• **STATED EXERCISE**: The entries below contain pictures. Retype everything except those pictures, exactly as given.

• **DATA TO USE**:
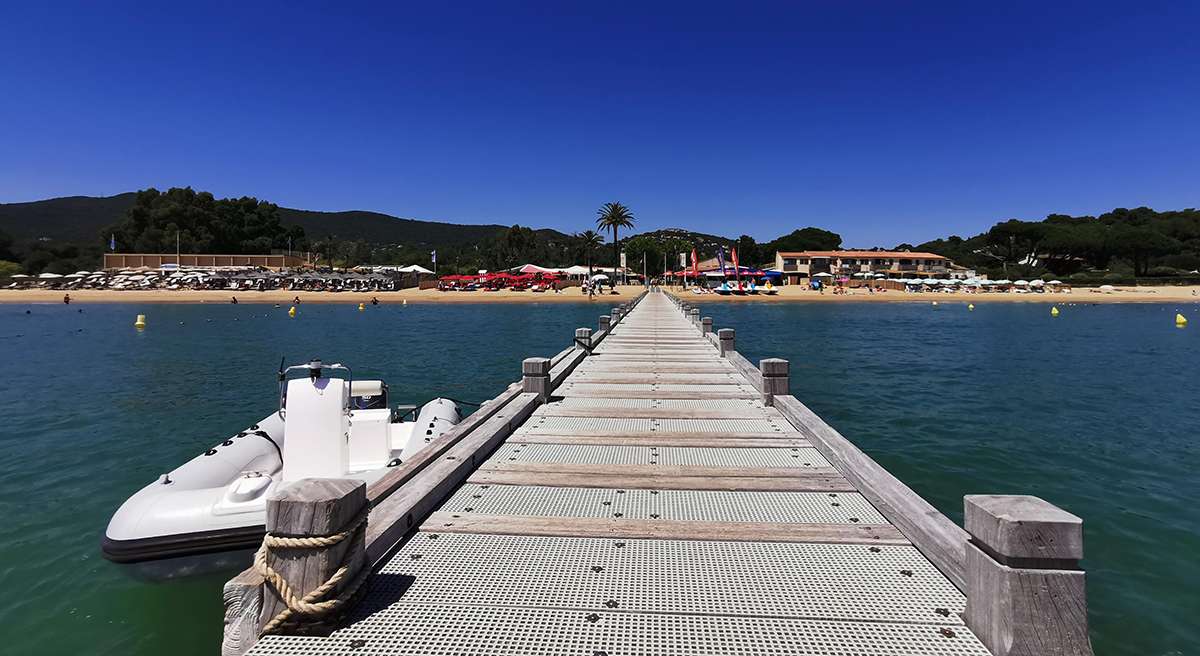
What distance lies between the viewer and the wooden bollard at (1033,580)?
2.46m

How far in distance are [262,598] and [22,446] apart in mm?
12595

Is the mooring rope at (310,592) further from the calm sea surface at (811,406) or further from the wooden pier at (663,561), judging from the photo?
the calm sea surface at (811,406)

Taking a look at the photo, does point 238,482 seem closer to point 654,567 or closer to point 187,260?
point 654,567

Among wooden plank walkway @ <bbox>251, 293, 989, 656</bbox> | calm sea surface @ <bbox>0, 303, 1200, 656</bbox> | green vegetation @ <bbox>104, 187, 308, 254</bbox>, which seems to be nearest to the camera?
wooden plank walkway @ <bbox>251, 293, 989, 656</bbox>

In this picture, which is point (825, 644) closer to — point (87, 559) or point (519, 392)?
point (519, 392)

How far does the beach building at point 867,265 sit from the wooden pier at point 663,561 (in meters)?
94.3

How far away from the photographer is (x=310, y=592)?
279 centimetres

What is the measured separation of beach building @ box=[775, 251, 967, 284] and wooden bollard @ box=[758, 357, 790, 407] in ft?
298

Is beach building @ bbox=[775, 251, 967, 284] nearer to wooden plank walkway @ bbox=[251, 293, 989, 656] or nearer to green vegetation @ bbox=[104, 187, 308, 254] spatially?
green vegetation @ bbox=[104, 187, 308, 254]

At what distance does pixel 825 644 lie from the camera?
2.80 meters

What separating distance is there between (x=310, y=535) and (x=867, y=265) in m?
110

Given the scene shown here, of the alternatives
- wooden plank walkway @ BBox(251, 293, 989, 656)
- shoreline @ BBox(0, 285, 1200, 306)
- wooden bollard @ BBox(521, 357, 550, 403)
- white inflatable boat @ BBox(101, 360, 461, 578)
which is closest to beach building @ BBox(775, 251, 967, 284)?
shoreline @ BBox(0, 285, 1200, 306)

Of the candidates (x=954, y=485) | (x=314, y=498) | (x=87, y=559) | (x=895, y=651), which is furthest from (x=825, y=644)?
(x=87, y=559)

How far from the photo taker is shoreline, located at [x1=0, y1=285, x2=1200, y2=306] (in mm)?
61250
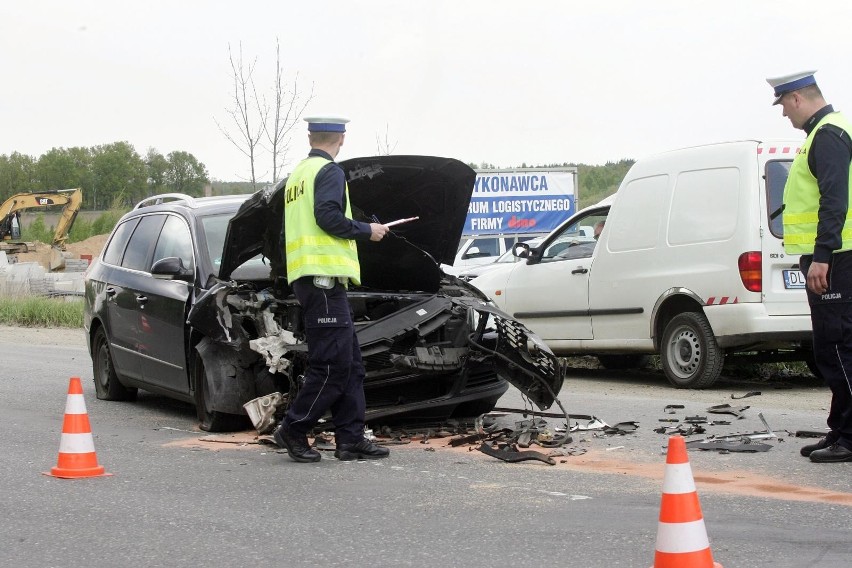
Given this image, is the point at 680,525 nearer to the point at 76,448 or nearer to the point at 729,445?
the point at 729,445

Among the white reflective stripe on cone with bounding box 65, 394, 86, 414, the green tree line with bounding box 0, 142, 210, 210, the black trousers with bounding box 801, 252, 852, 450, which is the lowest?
the white reflective stripe on cone with bounding box 65, 394, 86, 414

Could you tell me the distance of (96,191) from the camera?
66.3 m

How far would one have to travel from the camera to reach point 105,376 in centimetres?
1014

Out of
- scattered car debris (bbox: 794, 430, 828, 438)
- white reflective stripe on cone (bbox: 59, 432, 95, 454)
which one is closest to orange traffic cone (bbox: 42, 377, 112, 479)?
white reflective stripe on cone (bbox: 59, 432, 95, 454)

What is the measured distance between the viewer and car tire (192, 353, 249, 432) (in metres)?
7.79

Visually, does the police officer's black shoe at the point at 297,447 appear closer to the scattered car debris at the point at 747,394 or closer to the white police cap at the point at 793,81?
the white police cap at the point at 793,81

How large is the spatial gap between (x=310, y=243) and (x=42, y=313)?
61.3 feet

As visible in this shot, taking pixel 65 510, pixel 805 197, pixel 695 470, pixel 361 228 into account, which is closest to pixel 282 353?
pixel 361 228

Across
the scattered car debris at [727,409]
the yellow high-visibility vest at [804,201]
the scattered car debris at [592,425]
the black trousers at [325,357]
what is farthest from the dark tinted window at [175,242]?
the yellow high-visibility vest at [804,201]

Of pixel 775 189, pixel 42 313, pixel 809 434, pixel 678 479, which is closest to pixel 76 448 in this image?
pixel 678 479

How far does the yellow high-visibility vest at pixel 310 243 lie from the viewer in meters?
6.62

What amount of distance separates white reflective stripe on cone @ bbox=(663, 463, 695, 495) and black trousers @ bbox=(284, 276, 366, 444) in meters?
2.98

• **RESULT OF THIS EXERCISE**:
What distance lies between the viewer and the wooden bollard at (1033,580)?
2.46m

How far in distance are [262,598] and [22,446] apart in mm?
12595

Is the mooring rope at (310,592) further from the calm sea surface at (811,406) or further from the wooden pier at (663,561), judging from the photo?
the calm sea surface at (811,406)

Taking a look at the photo, does point 238,482 seem closer to point 654,567 or closer to point 187,260?
point 654,567

Among wooden plank walkway @ <bbox>251, 293, 989, 656</bbox> | calm sea surface @ <bbox>0, 303, 1200, 656</bbox> | green vegetation @ <bbox>104, 187, 308, 254</bbox>, which seems to be nearest to the camera?
wooden plank walkway @ <bbox>251, 293, 989, 656</bbox>

In this picture, which is point (825, 644) closer to — point (87, 559) or point (519, 392)?
point (519, 392)

How far does the beach building at point 867,265 sit from the wooden pier at point 663,561 (in meters)?
94.3

How far away from the photographer is (x=310, y=592)?
279 centimetres

What is the measured separation of beach building @ box=[775, 251, 967, 284] and wooden bollard @ box=[758, 357, 790, 407] in ft?
298

Is beach building @ bbox=[775, 251, 967, 284] nearer to wooden plank walkway @ bbox=[251, 293, 989, 656] or nearer to green vegetation @ bbox=[104, 187, 308, 254] spatially?
green vegetation @ bbox=[104, 187, 308, 254]

At what distance does pixel 825 644 lie from the camera?
2.80 meters

What separating distance is there between (x=310, y=535) and (x=867, y=265) in m?
110

Given the scene shown here, of the alternatives
- wooden plank walkway @ BBox(251, 293, 989, 656)
- shoreline @ BBox(0, 285, 1200, 306)
- wooden bollard @ BBox(521, 357, 550, 403)
- white inflatable boat @ BBox(101, 360, 461, 578)
which is closest to beach building @ BBox(775, 251, 967, 284)?
shoreline @ BBox(0, 285, 1200, 306)

Of the candidates (x=954, y=485) | (x=314, y=498) | (x=87, y=559) | (x=895, y=651), which is furthest from (x=825, y=644)?
(x=87, y=559)

How far from the photo taker is shoreline, located at [x1=0, y1=285, x2=1200, y2=306] (in mm)?
61250
Given this image, is the point at 680,525 nearer to the point at 76,448 or nearer to the point at 729,445?
the point at 729,445

Among the white reflective stripe on cone with bounding box 65, 394, 86, 414, the green tree line with bounding box 0, 142, 210, 210, the black trousers with bounding box 801, 252, 852, 450, which is the lowest?
the white reflective stripe on cone with bounding box 65, 394, 86, 414

Could you tell me the distance of (96,191) from the camera?
66.3 m

How far would one have to travel from the camera to reach point 105,376 in centimetres?
1014

Out of
- scattered car debris (bbox: 794, 430, 828, 438)
- white reflective stripe on cone (bbox: 59, 432, 95, 454)
which one is closest to orange traffic cone (bbox: 42, 377, 112, 479)?
white reflective stripe on cone (bbox: 59, 432, 95, 454)

What is the measured distance between the viewer and car tire (192, 353, 249, 432) (in metres)?
7.79

Visually, does the police officer's black shoe at the point at 297,447 appear closer to the scattered car debris at the point at 747,394 or closer to the white police cap at the point at 793,81?
the white police cap at the point at 793,81

How large is the spatial gap between (x=310, y=243) and (x=42, y=313)?
61.3 feet

As visible in this shot, taking pixel 65 510, pixel 805 197, pixel 695 470, pixel 361 228 into account, which is closest to pixel 282 353?
pixel 361 228

Across
the scattered car debris at [727,409]
the yellow high-visibility vest at [804,201]
the scattered car debris at [592,425]
the black trousers at [325,357]
what is farthest from the dark tinted window at [175,242]?
the yellow high-visibility vest at [804,201]

Of pixel 775 189, pixel 42 313, pixel 809 434, pixel 678 479, which is closest to pixel 76 448 in this image?
pixel 678 479

How far does the yellow high-visibility vest at pixel 310 243 lie from the viewer in meters?
6.62

What amount of distance separates white reflective stripe on cone @ bbox=(663, 463, 695, 495) and black trousers @ bbox=(284, 276, 366, 444) in meters?
2.98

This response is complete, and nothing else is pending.